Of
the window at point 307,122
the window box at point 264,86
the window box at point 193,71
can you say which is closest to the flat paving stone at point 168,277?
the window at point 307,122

## Job
Print all of the rows above again, word for word and line for line.

## Complete output
Of
the window at point 307,122
the window box at point 264,86
the window box at point 193,71
can you say which is closest to the flat paving stone at point 168,277?
the window at point 307,122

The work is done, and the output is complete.